Et genre de remarque (c'est mon expérience personnelle qui parle, cette fois-ci, je me garderai de généralisé) m'arrive bien plus souvent avec la Fantasy qu'avec la SF. Le "coupable" en est sans doute Tolkien, qui du fait de son activité de scientifique a lui-même construit son œuvre d'éléments tirés du folklore et de la mythologie européenne. Mais lui avait du talent. C'est de ce fait que bien souvent les autres œuvres de Fantasy me tombent des mains, car j'ai souvent l'impression d'un bête recyclage. Mais on ne peut pas toujours faire du neuf avec du vieux. Il faut du talent et de l'imagination pour cela. Je schématise à l'extrême, mais on se retrouve bien trop souvent avec la sempiternelle combinaison prince / dragon / épée / mage.

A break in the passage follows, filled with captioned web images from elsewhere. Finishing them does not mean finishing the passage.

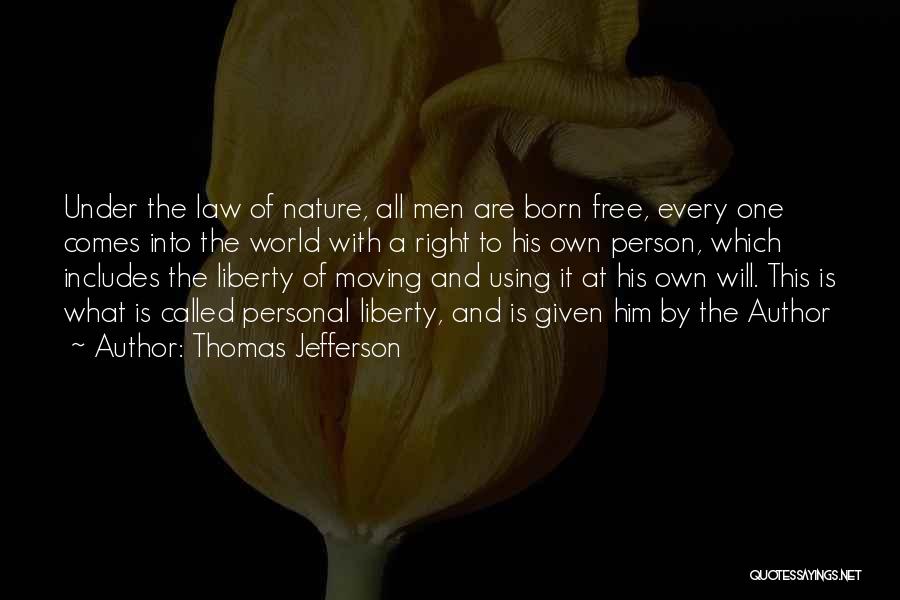Thomas Jefferson Quotes: Under The Law Of Nature, All Men Are Born Free, Every One Comes Into The World With A Right To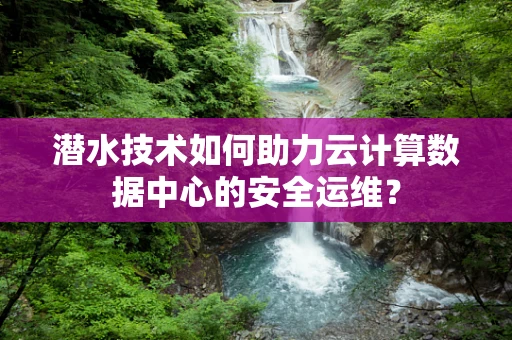 潜水技术如何助力云计算数据中心的安全运维？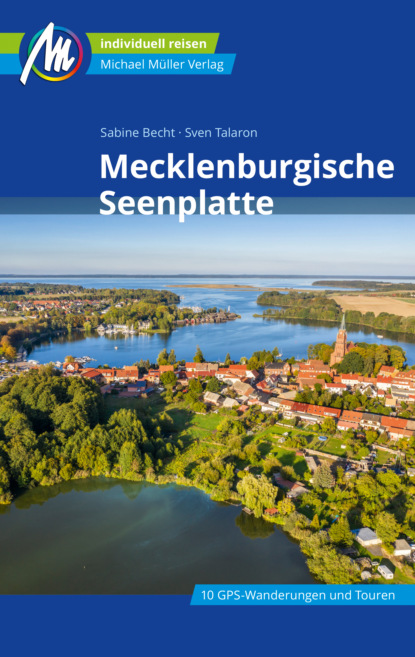 Mecklenburgische Seenplatte Reiseführer Michael Müller Verlag (Sabine Becht). 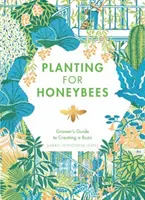 Výsadba pre včely: Príručka pestovateľa, ako vytvoriť bzučanie - Planting for Honeybees: The Grower's Guide to Creating a Buzz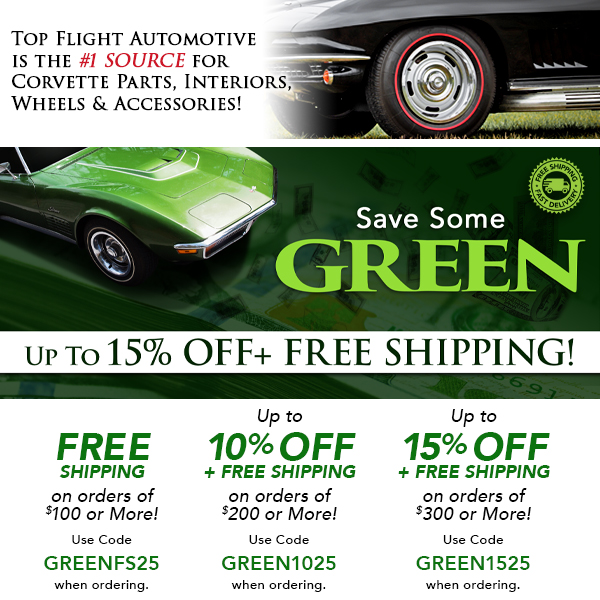 TopFlightAuto1's tweet image. Save Up to 15% OFF+ FREE Shipping! 💵 Save Some GREEN! Topflightautomotive.com/specials/ has an industry-leading inventory of Parts, Interiors, Wheels &amp;amp; Accessories &amp;amp; more! Offer expires 3/20/25. #Corvette #Mustang #CorvetteParts #MustangParts #Mopar #MoparParts #Camaro 💚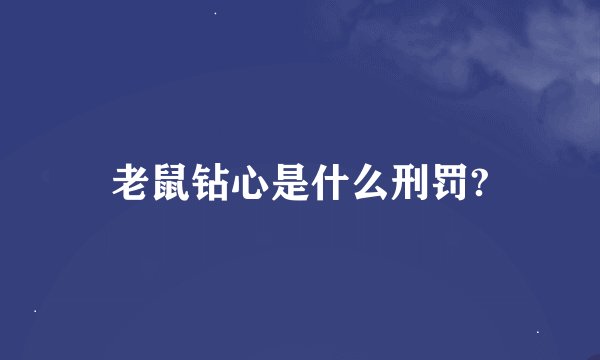 老鼠钻心是什么刑罚?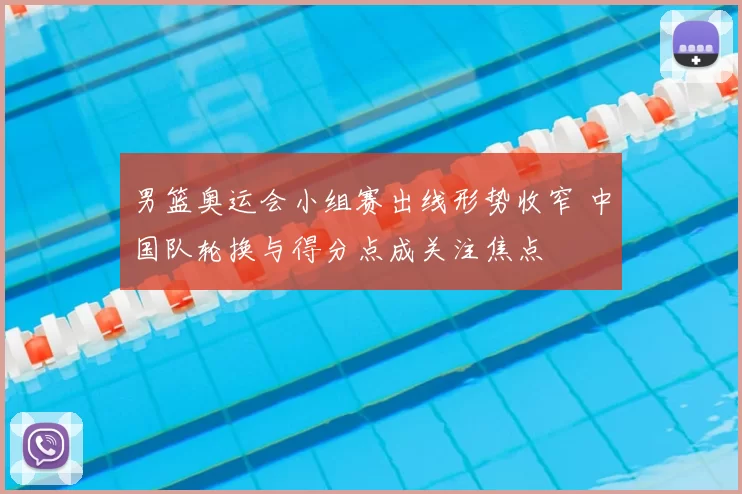 男篮奥运会小组赛出线形势收窄 中国队轮换与得分点成关注焦点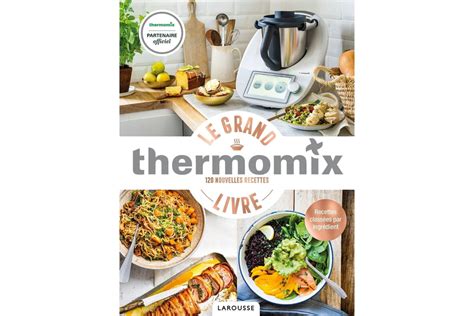 Le Grand Livre Thermomix de Bérengère Abraham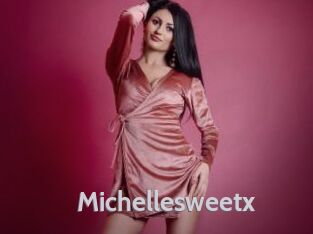 Michellesweetx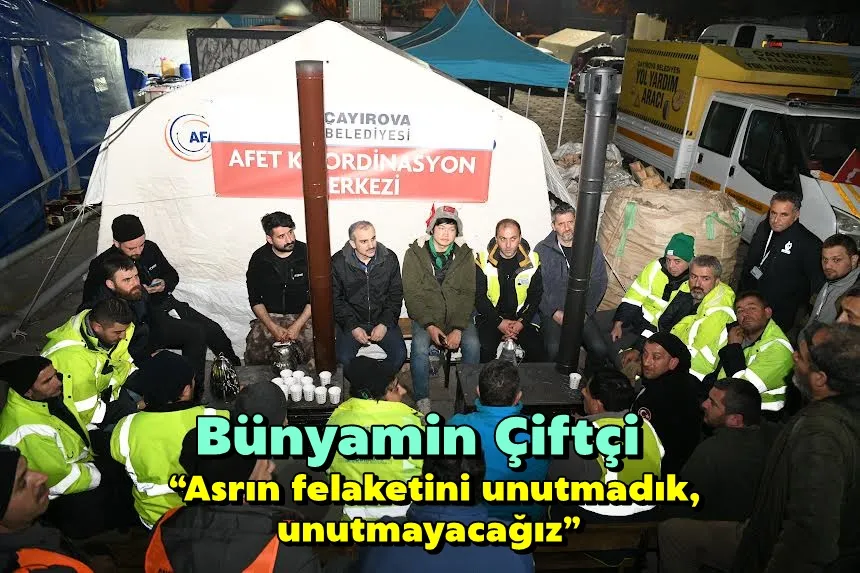 Çiftçi, “Asrın felaketini unutmadık, unutmayacağız”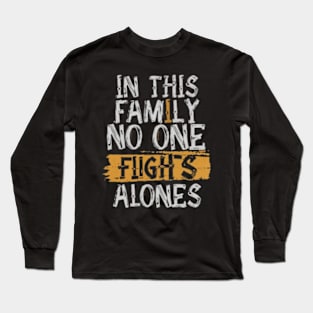 In this family no one fights alone Long Sleeve T-Shirt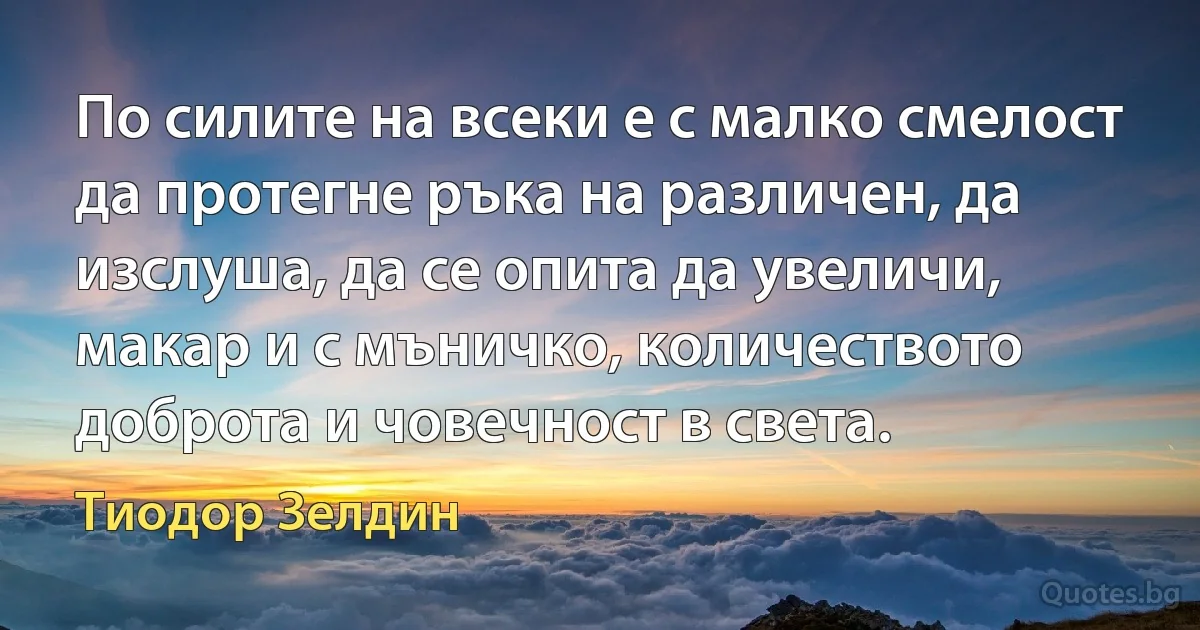 По силите на всеки е с малко смелост да протегне ръка на различен, да изслуша, да се опита да увеличи, макар и с мъничко, количеството доброта и човечност в света. (Тиодор Зелдин)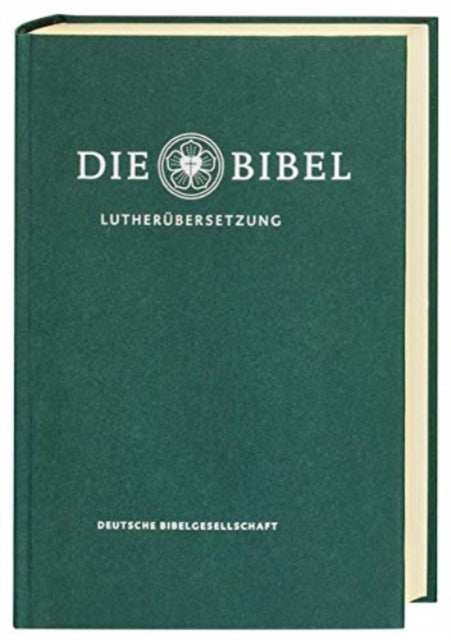 Lutherbibel revidiert 2017  Die Standardausgabe grün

Autrement dit, j'ai le sentiment que sous couvert d'évasion, de dépaysement, la Fantasy offre en réalité plus au lecteur un terrain connu, déjà balisé et donc rassurant, car très ancien et fréquenté depuis longtemps pour ce qui concerne ses schémas narratifs. On a peu de chance d'y trouver des prises de risques réelles en matière d'idées, contrairement à ce qui se fait en SF. Du coup, seul le style peut faire la différence.
Je le répète, pour qu'on ne me tombe pas dessus en disant que j'assène des vérités, il ne s'agit pas d'un avis général, mais bien de mon regard personnel et donc forcément subjectif. Je n'ai pas la prétention de connaître toute la Fantasy.